### 本文
■ ■ ■ ■ ■ ■ ■
越中 江戸時代のパンは公式には長崎にしかないんです。なぜかといいますと、パンに葡萄酒はキリスト教に関係あるからです。しかしオランダ屋敷のオランダ人が「自分たちはパンを食べなくては生活できない」というので、幕府は一軒だけ出島の近くにパン屋を認めたんです。"パン屋"と書いてあります。そのパン屋は、朝何個焼いて納めると、その数がちゃんと書いてあります。ところがチンダ酒は飲んでいいんです。
鈴木 チンダ酒とは?
越中 葡萄酒のことなんです。葡萄酒は飲んじゃいけない、パンも食べちゃいけない。しかしチンダ酒は飲んでもいいというのです。チンダ酒とはチントピノーのポルトガル語のことなのです。チントは赤、ピノーは葡萄酒。だから日本語でいえば赤葡萄酒のことなんですね。結局は同じものなんですよ(笑い)。(「続々 友あり 食あり また楽しからずや」 鈴木三郎助グルメ対談) 「長崎学」の越中哲也との対談だそうです。 


三片貨
上機嫌の一人の紳士が、克己週間の企てに感動させられて、教区の牧師を訪れて、十志(シリング)六片(ペンス)の喜捨を申し出た。そのお金は悉(ことごと)く三ペンス銅貨であつた。此の喜ばしい喜捨に対して感謝した後、牧師は訊いた。『だが、どうして貴方は三片貨だけで持つて来たのかね』喜捨者、羊みたいな顔付で『私は毎日、ウヰスキとソーダとを大杯で三杯宛(あて)飲むのが習慣でした併(しか)し貴方の御熱心に感動させられましたので、何か止めなければ相済まぬと感じましたのです、そして三片銅銭はソーダを止めた金なんです』。(Humour,p.119)(卅ノ七)(「酒の書物」 山本千代喜) 


二、三店
いま酒を飲むといったらほとんど新宿である。それもほんの二、三のよく行く店ばかりで、もうそれ以上あらたに「飲み場所」を開拓していく意欲も熱意もない。この先住居や仕事場をどこかとんでもないところに移す、ということもないだろうから、この状況は当分続いていくのだろう。いいんだ、おれの人生はもう酒場はこの二、三店知っているだけでいいんだ。それで死んでくんだ、とこのごろフト思う。(「ひるめしのもんだい」 椎名誠)
■ ■ ■ ■ ■ ■ ■
### 課題の条件
本文のうち「越中 江戸時代のパンは公式に」から始まり「また楽しからずや」 鈴木三郎助グルメ対談) 「長崎学」の越中哲也との対談だそうです。」で終わる部分を、「葡萄酒」を「ワイン」に置き換えて書き直せ。 データは本文とは別の資料である。

### 記録データ
■ ■ ■ ■ ■ ■ ■
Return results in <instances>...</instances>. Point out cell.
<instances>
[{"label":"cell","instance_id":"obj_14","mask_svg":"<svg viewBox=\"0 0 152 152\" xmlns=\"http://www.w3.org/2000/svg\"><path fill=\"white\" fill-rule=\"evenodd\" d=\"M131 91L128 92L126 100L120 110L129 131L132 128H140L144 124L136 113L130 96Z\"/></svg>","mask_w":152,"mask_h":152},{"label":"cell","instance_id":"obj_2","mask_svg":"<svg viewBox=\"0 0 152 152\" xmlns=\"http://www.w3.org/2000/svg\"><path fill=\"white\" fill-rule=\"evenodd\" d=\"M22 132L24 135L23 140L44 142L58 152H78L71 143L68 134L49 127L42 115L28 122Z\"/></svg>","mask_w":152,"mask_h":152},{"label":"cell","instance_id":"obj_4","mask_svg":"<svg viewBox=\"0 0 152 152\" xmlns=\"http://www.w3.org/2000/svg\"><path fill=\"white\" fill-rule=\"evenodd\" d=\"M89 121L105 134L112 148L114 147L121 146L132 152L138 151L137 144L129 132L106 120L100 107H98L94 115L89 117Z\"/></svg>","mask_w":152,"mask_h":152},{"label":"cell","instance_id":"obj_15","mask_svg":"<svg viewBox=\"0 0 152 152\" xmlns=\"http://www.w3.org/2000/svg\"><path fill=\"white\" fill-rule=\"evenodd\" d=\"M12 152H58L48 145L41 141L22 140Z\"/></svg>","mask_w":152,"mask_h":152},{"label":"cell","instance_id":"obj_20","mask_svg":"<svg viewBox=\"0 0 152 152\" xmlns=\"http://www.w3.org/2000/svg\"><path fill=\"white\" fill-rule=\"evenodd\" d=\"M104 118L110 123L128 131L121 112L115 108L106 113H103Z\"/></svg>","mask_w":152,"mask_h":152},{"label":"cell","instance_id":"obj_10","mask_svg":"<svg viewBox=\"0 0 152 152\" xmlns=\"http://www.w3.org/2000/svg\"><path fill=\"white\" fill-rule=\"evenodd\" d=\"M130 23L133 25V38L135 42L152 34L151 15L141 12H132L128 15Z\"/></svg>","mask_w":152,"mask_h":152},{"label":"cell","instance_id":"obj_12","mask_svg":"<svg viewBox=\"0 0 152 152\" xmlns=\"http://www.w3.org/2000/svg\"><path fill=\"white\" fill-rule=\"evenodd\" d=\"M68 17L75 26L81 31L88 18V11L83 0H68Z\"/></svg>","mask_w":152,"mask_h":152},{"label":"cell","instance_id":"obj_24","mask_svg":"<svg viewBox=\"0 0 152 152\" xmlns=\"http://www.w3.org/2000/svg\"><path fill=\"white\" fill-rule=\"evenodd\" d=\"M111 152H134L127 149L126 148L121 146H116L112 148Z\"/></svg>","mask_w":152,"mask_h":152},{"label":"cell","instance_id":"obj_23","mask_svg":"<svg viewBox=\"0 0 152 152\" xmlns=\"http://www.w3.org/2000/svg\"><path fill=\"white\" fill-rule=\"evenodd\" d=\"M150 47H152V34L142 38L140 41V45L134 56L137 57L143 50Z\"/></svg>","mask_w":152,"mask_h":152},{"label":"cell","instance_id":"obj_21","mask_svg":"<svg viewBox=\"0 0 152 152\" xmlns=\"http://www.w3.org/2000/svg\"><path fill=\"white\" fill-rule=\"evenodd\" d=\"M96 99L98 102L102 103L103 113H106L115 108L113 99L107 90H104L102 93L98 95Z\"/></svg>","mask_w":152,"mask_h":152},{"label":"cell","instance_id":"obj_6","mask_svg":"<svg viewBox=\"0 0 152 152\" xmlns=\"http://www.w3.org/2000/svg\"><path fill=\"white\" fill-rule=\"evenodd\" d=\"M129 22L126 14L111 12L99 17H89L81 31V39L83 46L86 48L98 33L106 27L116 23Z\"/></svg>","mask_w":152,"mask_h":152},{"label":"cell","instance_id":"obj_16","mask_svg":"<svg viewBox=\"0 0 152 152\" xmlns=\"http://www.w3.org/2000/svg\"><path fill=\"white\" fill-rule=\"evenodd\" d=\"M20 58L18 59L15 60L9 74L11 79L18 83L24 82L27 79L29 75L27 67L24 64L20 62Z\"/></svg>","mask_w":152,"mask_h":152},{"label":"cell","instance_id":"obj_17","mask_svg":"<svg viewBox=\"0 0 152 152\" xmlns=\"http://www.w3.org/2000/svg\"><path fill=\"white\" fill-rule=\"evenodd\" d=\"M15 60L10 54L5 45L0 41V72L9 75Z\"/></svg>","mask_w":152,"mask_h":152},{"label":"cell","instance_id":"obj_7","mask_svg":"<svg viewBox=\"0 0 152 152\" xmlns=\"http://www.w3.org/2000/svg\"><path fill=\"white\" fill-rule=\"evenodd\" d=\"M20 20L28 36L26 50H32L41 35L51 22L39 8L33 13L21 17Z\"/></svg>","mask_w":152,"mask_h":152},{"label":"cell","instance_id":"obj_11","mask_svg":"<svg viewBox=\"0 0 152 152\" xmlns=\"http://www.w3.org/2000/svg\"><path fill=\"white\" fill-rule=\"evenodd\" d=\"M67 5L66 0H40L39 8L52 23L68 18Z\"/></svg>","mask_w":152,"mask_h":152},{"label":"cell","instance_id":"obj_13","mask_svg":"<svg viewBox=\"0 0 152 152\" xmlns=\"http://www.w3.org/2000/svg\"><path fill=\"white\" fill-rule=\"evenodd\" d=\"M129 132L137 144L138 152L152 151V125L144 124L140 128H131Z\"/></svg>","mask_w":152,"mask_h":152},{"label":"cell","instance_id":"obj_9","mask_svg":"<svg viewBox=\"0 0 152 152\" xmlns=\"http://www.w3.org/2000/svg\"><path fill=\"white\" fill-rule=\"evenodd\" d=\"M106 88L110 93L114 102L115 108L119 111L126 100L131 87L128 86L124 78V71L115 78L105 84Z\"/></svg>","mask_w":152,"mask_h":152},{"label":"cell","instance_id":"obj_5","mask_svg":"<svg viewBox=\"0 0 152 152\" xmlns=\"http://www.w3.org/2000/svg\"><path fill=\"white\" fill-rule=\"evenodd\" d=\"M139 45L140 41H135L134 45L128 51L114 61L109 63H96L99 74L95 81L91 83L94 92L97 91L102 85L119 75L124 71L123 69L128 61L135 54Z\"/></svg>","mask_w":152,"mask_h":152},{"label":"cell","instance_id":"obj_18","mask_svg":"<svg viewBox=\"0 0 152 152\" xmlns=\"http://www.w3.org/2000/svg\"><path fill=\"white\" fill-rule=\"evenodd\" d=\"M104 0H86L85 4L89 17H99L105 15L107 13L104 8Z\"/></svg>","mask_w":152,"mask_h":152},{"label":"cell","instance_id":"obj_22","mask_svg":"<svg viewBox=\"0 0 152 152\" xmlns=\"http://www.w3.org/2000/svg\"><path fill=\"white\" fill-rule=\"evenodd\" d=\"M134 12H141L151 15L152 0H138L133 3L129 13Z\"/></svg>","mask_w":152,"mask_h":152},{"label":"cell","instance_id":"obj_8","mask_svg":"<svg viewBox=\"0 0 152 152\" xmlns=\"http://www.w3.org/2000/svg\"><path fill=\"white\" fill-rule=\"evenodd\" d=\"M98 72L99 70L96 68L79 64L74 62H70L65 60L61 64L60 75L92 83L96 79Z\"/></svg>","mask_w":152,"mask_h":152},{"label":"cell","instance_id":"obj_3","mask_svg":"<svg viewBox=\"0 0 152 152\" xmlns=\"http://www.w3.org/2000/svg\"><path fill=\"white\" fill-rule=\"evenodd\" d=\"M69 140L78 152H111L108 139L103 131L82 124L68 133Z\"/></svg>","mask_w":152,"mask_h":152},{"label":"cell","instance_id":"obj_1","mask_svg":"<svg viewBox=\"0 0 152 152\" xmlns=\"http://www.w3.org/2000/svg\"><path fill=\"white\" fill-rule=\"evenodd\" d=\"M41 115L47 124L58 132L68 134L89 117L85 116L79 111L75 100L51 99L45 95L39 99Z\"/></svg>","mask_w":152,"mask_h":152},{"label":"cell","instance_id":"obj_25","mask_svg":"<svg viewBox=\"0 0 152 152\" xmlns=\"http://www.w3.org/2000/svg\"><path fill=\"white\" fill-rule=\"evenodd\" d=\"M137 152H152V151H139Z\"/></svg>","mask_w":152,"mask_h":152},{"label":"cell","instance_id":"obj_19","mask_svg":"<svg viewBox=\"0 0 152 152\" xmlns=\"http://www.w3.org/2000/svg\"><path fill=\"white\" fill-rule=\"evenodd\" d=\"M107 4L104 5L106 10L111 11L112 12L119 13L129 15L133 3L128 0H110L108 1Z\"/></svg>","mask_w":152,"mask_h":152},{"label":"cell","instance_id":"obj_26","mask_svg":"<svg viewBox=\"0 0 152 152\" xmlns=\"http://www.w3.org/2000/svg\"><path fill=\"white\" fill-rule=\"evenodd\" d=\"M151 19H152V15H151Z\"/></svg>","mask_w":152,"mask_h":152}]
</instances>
■ ■ ■ ■ ■ ■ ■
### 解答
越中 江戸時代のパンは公式には長崎にしかないんです。なぜかといいますと、パンにワインはキリスト教に関係あるからです。しかしオランダ屋敷のオランダ人が「自分たちはパンを食べなくては生活できない」というので、幕府は一軒だけ出島の近くにパン屋を認めたんです。"パン屋"と書いてあります。そのパン屋は、朝何個焼いて納めると、その数がちゃんと書いてあります。ところがチンダ酒は飲んでいいんです。
鈴木 チンダ酒とは?
越中 ワインのことなんです。ワインは飲んじゃいけない、パンも食べちゃいけない。しかしチンダ酒は飲んでもいいというのです。チンダ酒とはチントピノーのポルトガル語のことなのです。チントは赤、ピノーはワイン。だから日本語でいえば赤ワインのことなんですね。結局は同じものなんですよ(笑い)。(「続々 友あり 食あり また楽しからずや」 鈴木三郎助グルメ対談) 「長崎学」の越中哲也との対談だそうです。